### TEXTE FOURNI
↓

« L’Ontario et le Canada :
loyaux pour toujours »
Notes pour une allocution
de l’honorable Stéphane Dion
Président du Conseil privé et
ministre des Affaires intergouvernementales
Programme des conférenciers
éminents
La Faculté de droit
Université Western Ontario
London (Ontario)
le 21 septembre 2001
L’allocution prononcée fait foi
L’une des grandes
vertus du fédéralisme est d’inciter des dirigeants différents, élus à des
ordres de gouvernement distincts, à collaborer. Ces dirigeants sont différents
de par leurs orientations politiques : libérales, conservatrices,
sociodémocrates, populistes. Mais ils sont aussi différents parce que leur
perspective n’est pas la même : tandis que le gouvernement fédéral est
naturellement enclin à envisager les choses du point de vue de l’effort
commun qui doit mobiliser le pays, les gouvernements des entités fédérées se
soucient de leur autonomie d’action nécessaire pour bien répondre aux
besoins de leurs populations.
Ce choc permanent des
idées et cette quête plurielle des meilleures politiques et des meilleures
pratiques créent dans les pays fédérés une synergie qui leur est propre et
qui est susceptible de donner de bons résultats pour les populations. En outre,
ce pluralisme est une excellente école de tolérance, la preuve réitérée que
des personnes de tendances politiques différentes peuvent s’accorder pour le
bien commun.
Bien sûr, la
cohabitation de tous ces gouvernements, si fructueuse puisse-t-elle être, ne se
vit pas sans difficulté dans le quotidien. Elle occasionne bien des maux de
tête aux politiciens et aux fonctionnaires fédéraux et provinciaux.
Forcément, les désaccords surviennent régulièrement, s’expriment
bruyamment et les ententes ne sont pas toujours faciles à négocier. Pour qu’il
en émerge quelque chose de positif, il faut que la bonne volonté de tous et
chacun se fonde sur une loyauté indéfectible envers le pays et une solidarité
de tous les citoyens.
C’est précisément
cette loyauté envers le Canada, cette solidarité de tous les Canadiens, qui
seraient en train de disparaître dans votre province, s’il faut en croire un
courant de pensée en vogue. « Loyal No More » titre un livre récent
de John Ibbitson, journaliste au Globe & Mail. C’est l’économiste
Thomas Courchene qui a le mieux exposé cette thèse (Courchene et Telmer,
From Heartland to North American Region State: The Social, Fiscal and Federal
Evolution of Ontario, 1998). Elle tient en trois affirmations :
- premièrement, les relations entre Queen’s Park et le gouvernement
fédéral seraient plus mauvaises que jamais;
- deuxièmement, cette détérioration serait le produit d’un
changement structurel dans l’économie ontarienne, de plus en plus
orientée nord-sud plutôt qu’est-ouest;
- troisièmement, l’Ontario va se détacher de plus en plus du Canada
et partir en quête de sa propre destinée.

↑

D'après l'allocution sur l'Ontario et le Canada, pourquoi la perspective des dirigeants fédéraux diffère-t-elle de celle des dirigeants des entités fédérées ? Répondez en une à trois phrases.

### LIGNES
↓

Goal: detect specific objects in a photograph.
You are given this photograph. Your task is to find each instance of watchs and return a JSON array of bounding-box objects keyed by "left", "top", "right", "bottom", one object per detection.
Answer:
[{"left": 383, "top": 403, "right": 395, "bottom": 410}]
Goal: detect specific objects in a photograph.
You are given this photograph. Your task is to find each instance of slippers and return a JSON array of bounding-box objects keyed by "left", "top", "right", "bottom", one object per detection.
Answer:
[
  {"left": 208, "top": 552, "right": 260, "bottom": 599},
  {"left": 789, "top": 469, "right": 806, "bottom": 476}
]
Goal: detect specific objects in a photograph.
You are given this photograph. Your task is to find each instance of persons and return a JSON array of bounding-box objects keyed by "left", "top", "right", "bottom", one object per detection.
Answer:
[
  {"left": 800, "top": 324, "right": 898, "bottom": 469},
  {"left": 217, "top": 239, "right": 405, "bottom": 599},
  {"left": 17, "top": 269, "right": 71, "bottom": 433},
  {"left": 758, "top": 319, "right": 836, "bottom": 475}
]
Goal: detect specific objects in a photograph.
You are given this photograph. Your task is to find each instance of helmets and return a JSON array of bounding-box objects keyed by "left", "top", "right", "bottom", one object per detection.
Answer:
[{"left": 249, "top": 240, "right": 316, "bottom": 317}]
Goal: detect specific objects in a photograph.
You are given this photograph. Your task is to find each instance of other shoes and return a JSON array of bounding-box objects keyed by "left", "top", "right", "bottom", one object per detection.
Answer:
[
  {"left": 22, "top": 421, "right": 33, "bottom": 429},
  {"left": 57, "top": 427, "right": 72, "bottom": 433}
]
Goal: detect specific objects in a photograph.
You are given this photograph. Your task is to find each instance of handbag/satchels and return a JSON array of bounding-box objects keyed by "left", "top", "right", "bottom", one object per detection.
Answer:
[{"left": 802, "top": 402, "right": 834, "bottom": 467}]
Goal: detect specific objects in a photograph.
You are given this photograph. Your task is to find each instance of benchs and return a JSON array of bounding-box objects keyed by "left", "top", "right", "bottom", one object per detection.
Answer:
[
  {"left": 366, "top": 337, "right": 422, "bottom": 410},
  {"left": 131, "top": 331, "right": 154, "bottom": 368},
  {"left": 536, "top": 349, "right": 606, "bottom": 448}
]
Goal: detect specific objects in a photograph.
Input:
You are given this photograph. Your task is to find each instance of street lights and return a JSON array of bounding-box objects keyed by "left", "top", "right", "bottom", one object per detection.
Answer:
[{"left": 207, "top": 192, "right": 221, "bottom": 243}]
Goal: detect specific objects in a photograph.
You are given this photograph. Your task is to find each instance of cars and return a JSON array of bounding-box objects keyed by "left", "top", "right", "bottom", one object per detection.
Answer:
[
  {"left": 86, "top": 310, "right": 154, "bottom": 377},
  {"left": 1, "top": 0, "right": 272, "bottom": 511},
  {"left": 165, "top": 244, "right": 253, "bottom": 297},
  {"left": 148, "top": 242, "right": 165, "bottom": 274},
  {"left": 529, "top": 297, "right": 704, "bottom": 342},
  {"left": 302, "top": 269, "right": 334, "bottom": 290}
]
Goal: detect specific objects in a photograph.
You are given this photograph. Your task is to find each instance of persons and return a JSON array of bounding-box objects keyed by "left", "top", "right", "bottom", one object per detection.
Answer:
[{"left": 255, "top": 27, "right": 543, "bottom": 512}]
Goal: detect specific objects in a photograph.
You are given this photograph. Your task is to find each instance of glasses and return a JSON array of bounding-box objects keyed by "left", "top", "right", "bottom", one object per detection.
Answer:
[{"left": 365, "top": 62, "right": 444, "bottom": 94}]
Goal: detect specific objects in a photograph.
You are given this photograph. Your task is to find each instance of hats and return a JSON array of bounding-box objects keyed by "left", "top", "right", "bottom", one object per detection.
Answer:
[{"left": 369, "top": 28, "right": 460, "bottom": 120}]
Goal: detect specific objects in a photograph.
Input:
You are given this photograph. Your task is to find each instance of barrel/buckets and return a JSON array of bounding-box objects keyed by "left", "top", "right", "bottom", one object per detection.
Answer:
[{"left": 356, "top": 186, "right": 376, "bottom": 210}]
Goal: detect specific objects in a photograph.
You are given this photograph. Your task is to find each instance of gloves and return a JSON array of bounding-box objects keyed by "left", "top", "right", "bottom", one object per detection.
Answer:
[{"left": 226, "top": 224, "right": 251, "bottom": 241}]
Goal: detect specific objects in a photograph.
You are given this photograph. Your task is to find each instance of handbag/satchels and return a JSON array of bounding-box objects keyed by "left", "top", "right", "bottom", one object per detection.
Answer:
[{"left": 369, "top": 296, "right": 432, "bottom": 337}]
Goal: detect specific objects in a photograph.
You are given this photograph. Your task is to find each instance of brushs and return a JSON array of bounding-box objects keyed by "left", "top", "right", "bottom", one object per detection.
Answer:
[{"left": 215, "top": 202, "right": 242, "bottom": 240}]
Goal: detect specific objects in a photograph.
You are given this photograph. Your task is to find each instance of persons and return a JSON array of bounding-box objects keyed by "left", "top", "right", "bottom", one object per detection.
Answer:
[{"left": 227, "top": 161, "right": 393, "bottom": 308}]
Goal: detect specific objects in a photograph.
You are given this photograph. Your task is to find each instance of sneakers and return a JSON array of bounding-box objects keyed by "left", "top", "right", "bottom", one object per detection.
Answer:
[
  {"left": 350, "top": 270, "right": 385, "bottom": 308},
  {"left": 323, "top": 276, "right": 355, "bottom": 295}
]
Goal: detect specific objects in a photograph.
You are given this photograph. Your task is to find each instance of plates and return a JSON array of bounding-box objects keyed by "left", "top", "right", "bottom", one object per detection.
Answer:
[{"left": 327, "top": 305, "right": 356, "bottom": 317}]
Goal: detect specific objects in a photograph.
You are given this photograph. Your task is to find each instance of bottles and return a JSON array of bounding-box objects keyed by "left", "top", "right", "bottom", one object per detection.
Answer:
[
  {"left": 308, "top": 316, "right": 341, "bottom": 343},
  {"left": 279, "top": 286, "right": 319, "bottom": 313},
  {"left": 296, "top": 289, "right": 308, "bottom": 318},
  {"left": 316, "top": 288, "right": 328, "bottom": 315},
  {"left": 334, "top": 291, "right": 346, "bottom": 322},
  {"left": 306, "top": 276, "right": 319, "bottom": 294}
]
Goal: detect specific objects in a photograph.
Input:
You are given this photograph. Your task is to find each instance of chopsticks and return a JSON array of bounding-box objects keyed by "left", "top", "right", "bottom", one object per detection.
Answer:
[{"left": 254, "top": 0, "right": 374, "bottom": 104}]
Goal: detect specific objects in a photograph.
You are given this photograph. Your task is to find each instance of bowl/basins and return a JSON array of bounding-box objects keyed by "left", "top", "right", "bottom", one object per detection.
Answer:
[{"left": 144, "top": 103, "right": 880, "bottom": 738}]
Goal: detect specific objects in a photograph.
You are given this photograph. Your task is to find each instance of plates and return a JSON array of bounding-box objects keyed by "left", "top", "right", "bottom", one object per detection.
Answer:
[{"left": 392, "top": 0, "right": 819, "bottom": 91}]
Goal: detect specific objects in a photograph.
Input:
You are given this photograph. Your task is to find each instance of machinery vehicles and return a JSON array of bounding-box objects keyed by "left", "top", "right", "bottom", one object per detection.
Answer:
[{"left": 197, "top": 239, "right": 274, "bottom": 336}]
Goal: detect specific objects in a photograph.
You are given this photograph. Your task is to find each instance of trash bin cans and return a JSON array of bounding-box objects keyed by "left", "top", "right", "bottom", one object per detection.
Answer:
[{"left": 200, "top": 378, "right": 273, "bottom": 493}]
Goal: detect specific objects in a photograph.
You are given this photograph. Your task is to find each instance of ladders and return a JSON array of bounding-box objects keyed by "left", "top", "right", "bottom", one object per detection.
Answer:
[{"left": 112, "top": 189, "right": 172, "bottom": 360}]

↑

### TÂCHE ACCOMPLIE
Le gouvernement fédéral est naturellement enclin à envisager les choses du point de vue de l'effort commun qui doit mobiliser le pays. Les gouvernements des entités fédérées, eux, se soucient de l'autonomie d'action nécessaire pour bien répondre aux besoins de leurs populations.